Ministry of Communications

Agency overview
- Formed: April 15, 1931
- Preceding agency: Ministry of Home Affairs;
- Dissolved: March 6, 1939
- Superseding agency: Ministry of Public Works and Communications;
- Type: Ministry
- Jurisdiction: Government of Spain

= Ministry of Communications (Spain) =

The Ministry of Communications was a department of the Government of Spain active during the Second Republic and the Civil War. Originally, this ministry had powers on the postal service, telegraphs, telephone and radiocommunications. During the first years of the republic its powers gradually saw growth, assuming competences on aeronautics, navigation and air transport. Subsequently, in closer times to the civil war, the department assumed powers over the merchant marine and other transports.

== History ==
The Ministry of Communications is a unique department of the Second Spanish Republic. It has been not use in any other time. It was created on 15 April 1931, a day after the proclamation of the republic, and it assumed the powers of the Directorate-General for the Postal Service and Telegraphs of the Ministry of Home Affairs. From this ministry also assumed the competences relating the link between the Government and the Compañía Telefónica Nacional de España. Diego Martínez Barrio was the first minister.

Months later, in December 1931, minister Martínez Barrio left the portfolio and Santiago Casares Quiroga, Minister of Home Affairs, assumed the office temporarily until April 1932 when the Department was abolished and the Undersecretariat of Communications (main department of the Ministry) was transferred to the Ministry led by Casares Quiroga. The Department of Communications was recreated in 1933 with Miquel Santaló i Parvorell as its minister.

The Ministry merged in September 1935 with the Ministry of Public Works under the premiership of Joaquín Chapaprieta until February 1936. Briefly that year, under the premierships of Manuel Azaña, Augusto Barcía Trelles, Santiago Casares Quiroga, Diego Martínez Barrio and José Giral, both departments split again and ministry was renamed Ministry of Communications and Merchant Marine. In September that year, the ministry was renamed just Ministry of Communications and two months later it was renamed again "of Communications and Merchant Marine". In May 1937, it was merged again with Public Works.

### Written tasks:
**a.** Reproduce the part of the Ministry of Communications text that begins at the words "The Ministry of Communications was" and stops after the words "and other transports.".
**b.** According to the Ministry of Communications text, are these statements correct? (i) The ministry was created one day after the republic was proclaimed. (ii) Miquel Santaló i Parvorell was the ministry's first minister. (iii) In May 1937 the ministry was merged with Public Works. Answer yes or no for each, and quote the words from the text that decide it.

Excerpt from a dataset
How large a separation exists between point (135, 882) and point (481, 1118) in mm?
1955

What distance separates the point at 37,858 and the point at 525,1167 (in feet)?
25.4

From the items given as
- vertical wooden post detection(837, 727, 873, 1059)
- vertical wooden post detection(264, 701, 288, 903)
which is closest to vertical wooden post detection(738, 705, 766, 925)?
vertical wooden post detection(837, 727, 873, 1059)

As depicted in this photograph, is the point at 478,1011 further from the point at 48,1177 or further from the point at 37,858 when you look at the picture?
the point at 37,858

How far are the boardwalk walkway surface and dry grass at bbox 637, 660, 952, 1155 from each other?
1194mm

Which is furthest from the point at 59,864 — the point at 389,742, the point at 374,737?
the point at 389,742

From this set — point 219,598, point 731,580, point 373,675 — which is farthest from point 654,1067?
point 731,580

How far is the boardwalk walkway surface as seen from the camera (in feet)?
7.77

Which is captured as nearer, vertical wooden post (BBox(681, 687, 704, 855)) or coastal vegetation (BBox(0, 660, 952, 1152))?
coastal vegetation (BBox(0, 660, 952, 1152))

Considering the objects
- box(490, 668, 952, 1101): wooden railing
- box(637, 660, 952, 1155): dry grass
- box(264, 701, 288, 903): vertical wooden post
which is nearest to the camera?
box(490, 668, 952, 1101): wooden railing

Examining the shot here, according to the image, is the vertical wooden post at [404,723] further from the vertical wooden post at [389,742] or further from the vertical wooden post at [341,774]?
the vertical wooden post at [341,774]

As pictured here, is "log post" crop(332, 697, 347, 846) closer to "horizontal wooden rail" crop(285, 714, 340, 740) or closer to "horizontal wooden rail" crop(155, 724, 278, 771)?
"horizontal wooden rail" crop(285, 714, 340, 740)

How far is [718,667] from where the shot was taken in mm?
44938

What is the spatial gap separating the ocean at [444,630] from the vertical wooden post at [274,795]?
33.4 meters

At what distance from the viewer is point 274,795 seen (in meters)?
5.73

### Outputs by task:
**a.**
The Ministry of Communications was a department of the Government of Spain active during the Second Republic and the Civil War. Originally, this ministry had powers on the postal service, telegraphs, telephone and radiocommunications. During the first years of the republic its powers gradually saw growth, assuming competences on aeronautics, navigation and air transport. Subsequently, in closer times to the civil war, the department assumed powers over the merchant marine and other transports.

**b.**
(i) Yes: "It was created on 15 April 1931, a day after the proclamation of the republic"
(ii) No: "Diego Martínez Barrio was the first minister."
(iii) Yes: "In May 1937, it was merged again with Public Works."